# Team Gypsy middle grounds



## snapper man (Apr 27, 2012)

Great time with good friends and family


----------



## Harbison (Apr 18, 2012)

Thanks for sharing. Been fishing the Grounds for 40+ years. GREAT fishing!


----------



## lastcast (Oct 12, 2007)

Nice, that's a bunch of fish. Snapper heaven.


----------



## Jason (Oct 2, 2007)

That's a nice slaying day right there. I tried straitening them pics but fer some reason I couldn't!!! 

When you take pics w/ your phone, turn your phone sideways instead of upright like you use it.


----------



## snapper man (Apr 27, 2012)

Thanks , yea I was wondering what I could do to fix that. Night trip


----------



## Harbison (Apr 18, 2012)

Good to know. Thanks!

Love fishing the Grounds, West of the Grounds, and the Elbow. Florida has so much to offer!


----------



## snapper man (Apr 27, 2012)

Thanks for fixing pics, we came out of carrabelle so we mainly stayed in the nw side of the box. Suprised that there was no current, lost very little tackle and threw back as many as we kept. Loved it and will be planning another trip soon. The oil rigs out of pensacola are next for the Gypsy team, yellow fins here we come.


----------



## Michael f sights (Jun 19, 2012)

Great mess of fish!!!!!!!!


----------



## K_fuller (Jun 24, 2017)
....................
(Required work) Please summarize the fishing thread above in two sentences.

(Supplied information)
....................
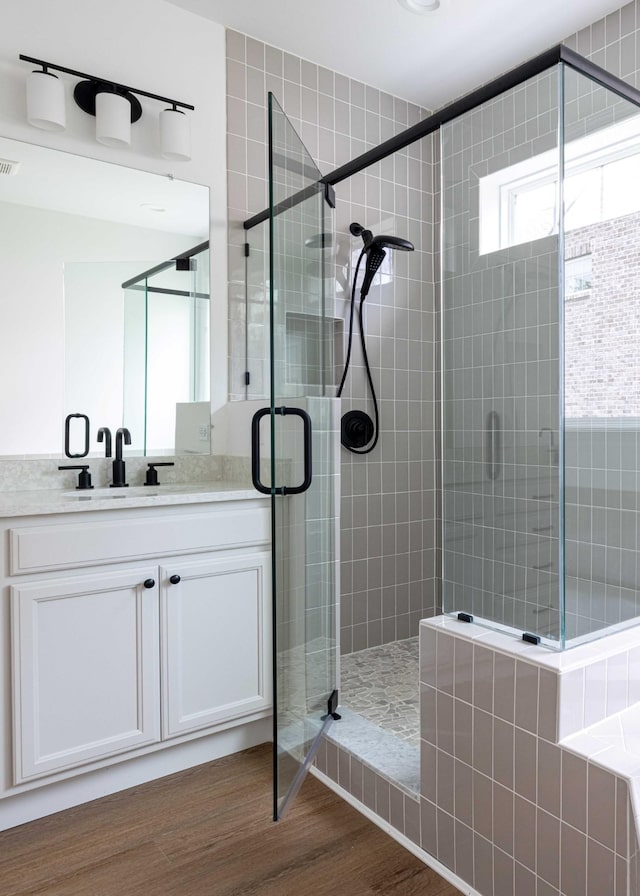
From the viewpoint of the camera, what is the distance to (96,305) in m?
2.35

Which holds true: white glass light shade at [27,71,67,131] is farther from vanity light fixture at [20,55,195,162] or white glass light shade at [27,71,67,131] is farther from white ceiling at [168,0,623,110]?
white ceiling at [168,0,623,110]

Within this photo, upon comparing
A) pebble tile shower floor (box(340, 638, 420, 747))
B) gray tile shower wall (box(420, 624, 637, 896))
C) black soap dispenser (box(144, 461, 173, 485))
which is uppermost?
black soap dispenser (box(144, 461, 173, 485))

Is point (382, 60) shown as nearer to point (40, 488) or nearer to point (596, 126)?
point (596, 126)

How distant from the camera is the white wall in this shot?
7.09 feet

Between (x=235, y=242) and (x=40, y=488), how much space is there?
1.27 meters

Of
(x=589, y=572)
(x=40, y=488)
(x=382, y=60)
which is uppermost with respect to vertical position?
(x=382, y=60)

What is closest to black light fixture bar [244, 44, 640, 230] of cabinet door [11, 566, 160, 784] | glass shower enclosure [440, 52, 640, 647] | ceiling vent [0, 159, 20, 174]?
glass shower enclosure [440, 52, 640, 647]

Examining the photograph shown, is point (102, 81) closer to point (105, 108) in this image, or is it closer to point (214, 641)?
point (105, 108)

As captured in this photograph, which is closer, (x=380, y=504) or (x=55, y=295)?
(x=55, y=295)

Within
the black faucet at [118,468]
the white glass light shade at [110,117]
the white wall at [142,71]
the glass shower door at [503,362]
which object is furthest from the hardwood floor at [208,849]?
the white glass light shade at [110,117]

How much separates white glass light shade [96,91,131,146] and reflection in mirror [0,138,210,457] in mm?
123

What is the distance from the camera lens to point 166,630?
2.04m

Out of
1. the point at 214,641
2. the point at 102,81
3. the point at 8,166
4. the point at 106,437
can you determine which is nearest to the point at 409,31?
the point at 102,81

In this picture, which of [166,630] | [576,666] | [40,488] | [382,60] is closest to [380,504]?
[166,630]
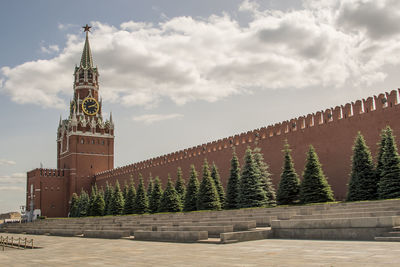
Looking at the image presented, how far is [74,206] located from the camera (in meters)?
39.5

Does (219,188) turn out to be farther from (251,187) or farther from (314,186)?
(314,186)

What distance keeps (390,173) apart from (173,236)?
26.3ft

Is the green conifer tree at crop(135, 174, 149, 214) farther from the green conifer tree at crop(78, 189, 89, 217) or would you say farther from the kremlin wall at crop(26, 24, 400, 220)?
the green conifer tree at crop(78, 189, 89, 217)

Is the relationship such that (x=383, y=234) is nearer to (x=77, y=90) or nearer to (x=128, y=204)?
(x=128, y=204)

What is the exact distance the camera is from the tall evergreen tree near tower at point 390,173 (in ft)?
44.7

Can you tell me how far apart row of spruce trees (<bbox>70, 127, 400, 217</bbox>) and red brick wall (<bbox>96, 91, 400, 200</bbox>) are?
0.87 m

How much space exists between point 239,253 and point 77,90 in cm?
4301

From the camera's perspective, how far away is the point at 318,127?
19.3 metres

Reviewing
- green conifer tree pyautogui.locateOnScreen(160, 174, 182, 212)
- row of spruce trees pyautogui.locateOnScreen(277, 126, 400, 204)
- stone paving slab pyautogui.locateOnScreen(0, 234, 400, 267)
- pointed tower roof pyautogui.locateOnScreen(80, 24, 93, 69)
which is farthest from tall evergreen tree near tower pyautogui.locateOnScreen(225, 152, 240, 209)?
pointed tower roof pyautogui.locateOnScreen(80, 24, 93, 69)

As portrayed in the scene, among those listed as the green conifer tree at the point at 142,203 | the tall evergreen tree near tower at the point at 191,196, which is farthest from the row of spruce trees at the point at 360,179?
the green conifer tree at the point at 142,203

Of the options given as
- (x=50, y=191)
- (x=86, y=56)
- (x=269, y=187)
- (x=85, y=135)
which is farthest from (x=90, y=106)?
(x=269, y=187)

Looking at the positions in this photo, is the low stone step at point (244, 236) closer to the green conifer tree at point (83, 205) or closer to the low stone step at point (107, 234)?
the low stone step at point (107, 234)

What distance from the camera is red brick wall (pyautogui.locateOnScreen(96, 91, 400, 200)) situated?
16.8m

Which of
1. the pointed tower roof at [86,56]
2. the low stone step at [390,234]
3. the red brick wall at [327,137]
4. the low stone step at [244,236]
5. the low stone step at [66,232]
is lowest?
the low stone step at [66,232]
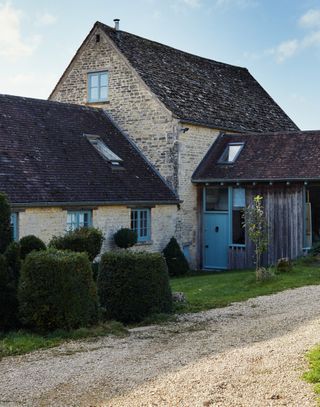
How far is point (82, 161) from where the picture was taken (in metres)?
21.2

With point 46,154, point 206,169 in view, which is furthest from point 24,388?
point 206,169

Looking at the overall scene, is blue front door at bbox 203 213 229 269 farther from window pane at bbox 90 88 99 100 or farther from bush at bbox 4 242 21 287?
bush at bbox 4 242 21 287

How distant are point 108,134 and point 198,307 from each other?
12.0 m

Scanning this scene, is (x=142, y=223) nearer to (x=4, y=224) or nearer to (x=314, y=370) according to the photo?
(x=4, y=224)

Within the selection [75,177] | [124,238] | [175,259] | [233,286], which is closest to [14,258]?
[233,286]

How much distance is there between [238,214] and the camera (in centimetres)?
2325

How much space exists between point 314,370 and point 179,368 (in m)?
1.81

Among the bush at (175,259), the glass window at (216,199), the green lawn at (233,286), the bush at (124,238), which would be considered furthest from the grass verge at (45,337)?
the glass window at (216,199)

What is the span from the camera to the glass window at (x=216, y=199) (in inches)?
935

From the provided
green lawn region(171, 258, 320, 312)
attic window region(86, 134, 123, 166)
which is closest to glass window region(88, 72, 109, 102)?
attic window region(86, 134, 123, 166)

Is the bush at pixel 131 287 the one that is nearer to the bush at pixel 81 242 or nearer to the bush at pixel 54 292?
the bush at pixel 54 292

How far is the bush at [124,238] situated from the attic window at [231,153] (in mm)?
5406

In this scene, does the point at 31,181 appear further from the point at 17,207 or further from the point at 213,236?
the point at 213,236

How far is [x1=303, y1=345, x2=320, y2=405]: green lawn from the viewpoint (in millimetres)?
6970
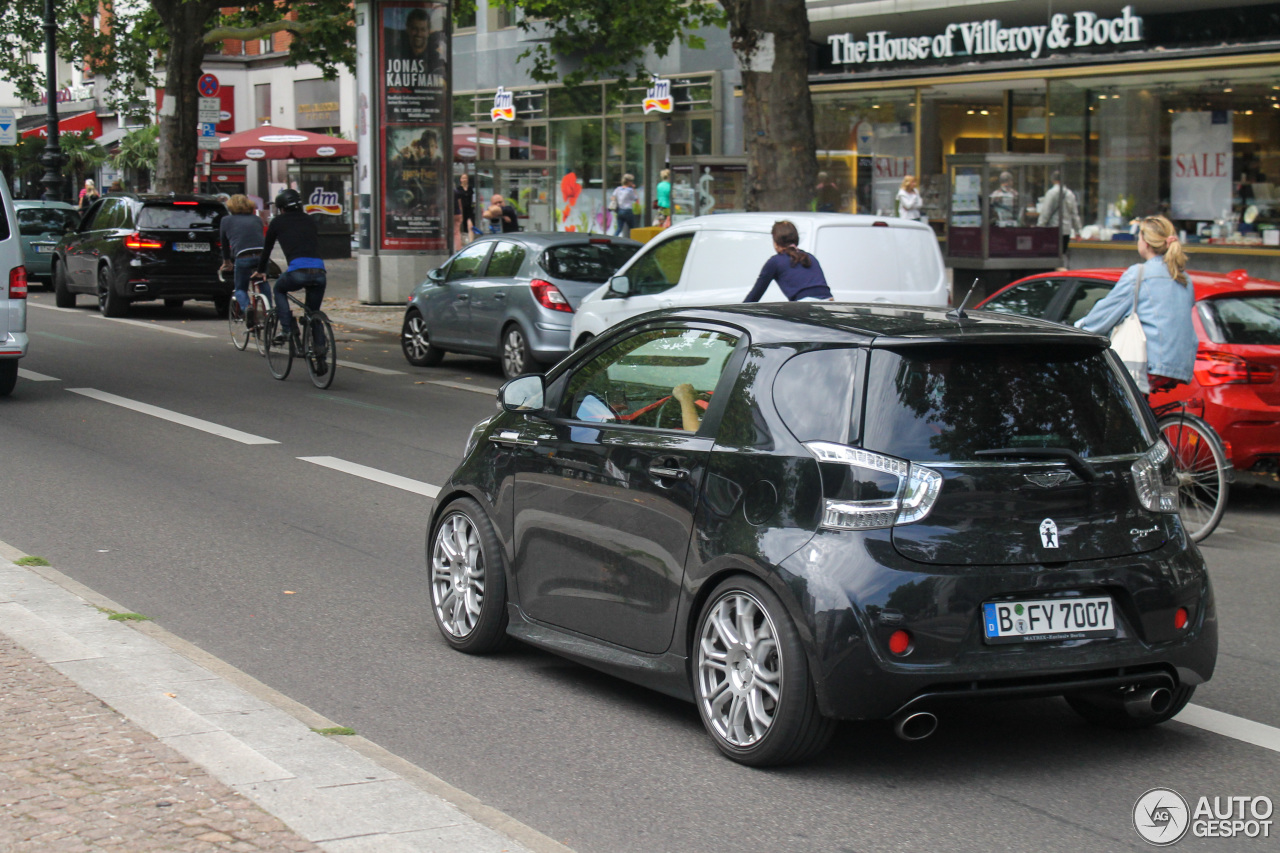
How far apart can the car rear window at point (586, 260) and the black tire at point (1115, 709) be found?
1118 cm

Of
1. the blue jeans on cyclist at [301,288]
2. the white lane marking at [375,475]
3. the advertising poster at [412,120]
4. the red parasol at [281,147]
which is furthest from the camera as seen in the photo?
the red parasol at [281,147]

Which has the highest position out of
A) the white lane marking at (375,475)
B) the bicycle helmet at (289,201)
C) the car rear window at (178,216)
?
the car rear window at (178,216)

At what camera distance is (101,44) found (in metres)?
35.6

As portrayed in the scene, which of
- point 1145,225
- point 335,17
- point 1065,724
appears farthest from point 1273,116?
point 1065,724

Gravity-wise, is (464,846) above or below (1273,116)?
below

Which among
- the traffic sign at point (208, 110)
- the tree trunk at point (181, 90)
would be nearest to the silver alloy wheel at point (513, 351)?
the traffic sign at point (208, 110)

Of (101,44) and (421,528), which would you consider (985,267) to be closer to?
(421,528)

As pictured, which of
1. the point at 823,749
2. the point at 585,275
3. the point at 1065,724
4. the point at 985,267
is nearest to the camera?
the point at 823,749

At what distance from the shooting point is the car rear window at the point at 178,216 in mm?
22234

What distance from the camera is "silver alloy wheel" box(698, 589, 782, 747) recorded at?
4844mm

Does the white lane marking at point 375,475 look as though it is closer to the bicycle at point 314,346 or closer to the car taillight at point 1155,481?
the bicycle at point 314,346

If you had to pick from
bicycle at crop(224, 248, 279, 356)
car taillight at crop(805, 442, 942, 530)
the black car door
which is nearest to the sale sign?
bicycle at crop(224, 248, 279, 356)

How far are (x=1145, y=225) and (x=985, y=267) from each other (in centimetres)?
879

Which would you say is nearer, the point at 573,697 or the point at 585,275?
the point at 573,697
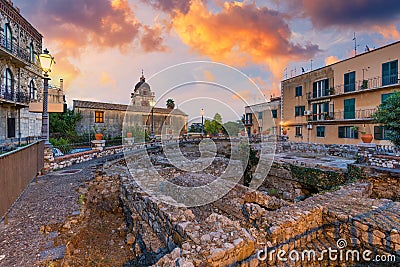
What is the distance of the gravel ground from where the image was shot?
2.96m

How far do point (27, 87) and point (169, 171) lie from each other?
17.0m

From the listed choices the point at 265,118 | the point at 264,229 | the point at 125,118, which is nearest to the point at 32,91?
the point at 125,118

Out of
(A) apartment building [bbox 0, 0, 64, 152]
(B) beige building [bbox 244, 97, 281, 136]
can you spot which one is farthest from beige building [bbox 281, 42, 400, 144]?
(A) apartment building [bbox 0, 0, 64, 152]

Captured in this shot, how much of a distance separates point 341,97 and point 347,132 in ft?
11.4

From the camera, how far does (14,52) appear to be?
15148mm

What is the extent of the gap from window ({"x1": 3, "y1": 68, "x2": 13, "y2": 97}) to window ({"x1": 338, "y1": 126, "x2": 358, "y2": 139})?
27.8 meters

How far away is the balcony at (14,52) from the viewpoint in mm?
13734

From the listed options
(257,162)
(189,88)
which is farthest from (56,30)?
(257,162)

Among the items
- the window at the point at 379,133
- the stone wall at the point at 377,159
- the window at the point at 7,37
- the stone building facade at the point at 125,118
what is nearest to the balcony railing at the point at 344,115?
the window at the point at 379,133

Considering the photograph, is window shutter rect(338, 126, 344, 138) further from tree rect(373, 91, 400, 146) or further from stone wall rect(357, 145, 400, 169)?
stone wall rect(357, 145, 400, 169)

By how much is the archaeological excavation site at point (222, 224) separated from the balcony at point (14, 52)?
41.6 feet

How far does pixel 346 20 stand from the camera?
13.7m

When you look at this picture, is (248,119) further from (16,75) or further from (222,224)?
(222,224)

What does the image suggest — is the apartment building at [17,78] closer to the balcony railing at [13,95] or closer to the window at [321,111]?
the balcony railing at [13,95]
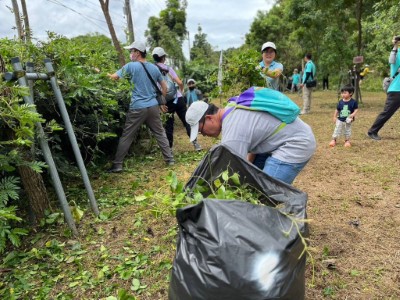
....................
(Reply) In the thread, snapper man describes a night fishing trip to the middle grounds with friends and family out of Carrabelle. The group stayed mainly on the northwest side of the box, found no current, lost very little tackle, threw back as many fish as they kept, and plans to target yellowfins at the oil rigs out of Pensacola next, while other posters praise the catch, with Harbison mentioning more than 40 years of fishing the Grounds and Jason advising turning the phone sideways when taking pictures.